По идее, уже можно отправляться на завтрак.
Буфет при гостинице оплачивается отдельно. «Буфетом» то место можно называть только из-за вывески. Из еды в нем нашлись парочка скрючившихся, скорее всего вчерашних, сосисок синевато-серого цвета, гречневая каша, сметана в стакане, с виду разбавленная, и цикорий, гордо именующийся «кофе».
Беру сметану и «кофе».
Рассматриваю замысловатый травяной узор на рукоятке ложки. Стебли незнакомого растения оплетают края, образуют орнамент и сходятся на перемычке. В углублении ложки я вижу несколько черных пятнышек. Пробую ногтем, вроде бы не грязь. Похоже, от времени почернело.
Я понимаю, что мне нужно позавтракать, но не могу заставить себя поднести ложку ко рту.
Делаю глоток заваренного цикория. Стараясь, чтобы никто не заметил, возвращаю жидкость изо рта обратно в стакан.
Обойдусь.
Спасибо за питательный завтрак. Пальчики оближешь. Морщусь и направляюсь к выходу.
– А посуду убрать? – слышится противный голос за спиной.
Оборачиваюсь.
Женщина в белом халате медсестры строго смотрит на меня. На ней колпак, из-под которого выглядывают немытые волосы, на ногах у нее домашние тапочки.
С первого взгляда понятно – с ней лучше не спорить.
Убираю поднос с практически нетронутыми яствами.
– То-то же.
Не обращаю на женщину внимания. Выхожу из гостиницы – и прямиком к проводнику.
– О, Нинакин, – говорит проводник и предлагает пройти. – Принес еще бутылочку?
– Мне нужно встретить того, вчерашнего. Он мне не открывает. Пойдем со мной?
Раздается скрип крана, гул старой водопроводной трубы, и слышится, как льется вода.
– Ладно. Пойдем. Да ты не стой на пороге, проходи.
Проводник фыркает в соседней комнате, похоже, умывает лицо.
– Нинакин, а зачем тебе шаман?
– Не твое дело, – говорю так, чтобы он не смог меня услышать. – Меня, кстати, Борис зовут. Так что не надо меня псом, я человек.
– Очень приятно, Борис, а меня звать Амай. – Проводник протягивает мокрую руку.
Его не смущает, что я теперь знаю, как он меня называл. Как ни в чем не бывало пожимает мне ладонь и улыбается.

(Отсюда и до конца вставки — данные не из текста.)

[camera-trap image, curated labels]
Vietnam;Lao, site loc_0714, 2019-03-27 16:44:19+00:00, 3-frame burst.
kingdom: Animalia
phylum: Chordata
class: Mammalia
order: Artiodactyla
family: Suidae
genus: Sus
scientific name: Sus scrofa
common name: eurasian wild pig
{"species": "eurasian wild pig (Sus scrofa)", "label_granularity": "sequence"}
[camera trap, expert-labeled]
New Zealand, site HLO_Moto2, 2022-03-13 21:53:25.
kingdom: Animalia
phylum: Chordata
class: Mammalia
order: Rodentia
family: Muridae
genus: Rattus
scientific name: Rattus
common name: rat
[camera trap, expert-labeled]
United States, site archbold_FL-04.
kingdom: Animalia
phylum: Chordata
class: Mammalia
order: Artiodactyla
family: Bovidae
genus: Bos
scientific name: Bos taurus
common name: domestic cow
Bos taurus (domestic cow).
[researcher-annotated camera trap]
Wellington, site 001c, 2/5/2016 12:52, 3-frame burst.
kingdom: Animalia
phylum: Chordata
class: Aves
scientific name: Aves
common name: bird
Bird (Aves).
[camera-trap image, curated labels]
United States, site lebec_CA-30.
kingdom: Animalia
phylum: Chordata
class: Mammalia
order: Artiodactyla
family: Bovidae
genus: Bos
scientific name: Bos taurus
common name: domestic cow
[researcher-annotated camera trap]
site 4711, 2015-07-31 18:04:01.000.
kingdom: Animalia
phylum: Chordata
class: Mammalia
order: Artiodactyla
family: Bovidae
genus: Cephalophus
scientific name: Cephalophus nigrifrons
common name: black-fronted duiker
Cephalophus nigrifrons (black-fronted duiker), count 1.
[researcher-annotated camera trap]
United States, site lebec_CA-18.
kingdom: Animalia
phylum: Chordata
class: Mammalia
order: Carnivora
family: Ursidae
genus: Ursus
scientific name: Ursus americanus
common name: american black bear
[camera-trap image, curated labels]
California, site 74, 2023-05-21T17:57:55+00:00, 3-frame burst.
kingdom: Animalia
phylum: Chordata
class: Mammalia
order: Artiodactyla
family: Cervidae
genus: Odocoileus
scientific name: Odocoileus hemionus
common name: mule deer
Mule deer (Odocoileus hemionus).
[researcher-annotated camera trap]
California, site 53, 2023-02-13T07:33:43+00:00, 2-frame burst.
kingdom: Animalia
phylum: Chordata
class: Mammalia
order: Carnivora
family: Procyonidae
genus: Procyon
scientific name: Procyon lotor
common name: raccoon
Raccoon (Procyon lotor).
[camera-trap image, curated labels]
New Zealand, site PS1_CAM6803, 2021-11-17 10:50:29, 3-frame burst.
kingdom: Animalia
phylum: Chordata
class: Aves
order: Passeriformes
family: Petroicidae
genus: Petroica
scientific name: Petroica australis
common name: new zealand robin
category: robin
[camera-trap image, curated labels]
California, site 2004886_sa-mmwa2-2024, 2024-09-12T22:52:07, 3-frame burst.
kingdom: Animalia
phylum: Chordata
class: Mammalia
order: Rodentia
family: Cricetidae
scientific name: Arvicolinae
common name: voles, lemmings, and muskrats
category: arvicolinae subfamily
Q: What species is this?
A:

– Амай значит «медведь», – говорит он и вытирает пальцы об штаны.
– Ясно. А Борис значит Борис.
– Боб!
– Что?
– Буду звать тебя Боб.
– Не надо.
– Не спорь, Боб.
Амай смеется, а я ничего не отвечаю.
Непонятно, откуда у здешних желание как-то извратиться с моим именем. Все норовят что-то изменить. Да и на самом деле плевать. Этот придурок может звать меня как хочет, если только он отведет меня к шаману. Хоть фасолью, хоть горохом, хоть щавелем.
Амай достает из сундука одежду для меня.
Я спрашиваю, зачем мне все это? Какие-то национальные костюмы с неприятным запахом прелости, старости и пота.
– Мы на фестиваль фольклора?
– Надевай, Боб. Не на фестиваль. Далекой пойдем. Не замерзнешь в этом.
На улице лютый мороз, но нам идти-то всего ничего. От силы минут десять. Квартал.
– «Далекой» это в соседний двор?
Амай смеется.
Он говорит, что Сэлэмэ, так зовут нашего шамана, уже ушел из города. Теперь его надо искать.
– Чего ушел? Когда?
– Ночью ушел.
– Что ж ты мне вчера не сказал, когда я приходил к тебе?
Амай смотрит на меня с удивлением. Кажется, он действительно не помнит о деталях моего вчерашнего позднего визита.
– Что мне теперь делать? Где теперь искать твоего Сэлэмэ?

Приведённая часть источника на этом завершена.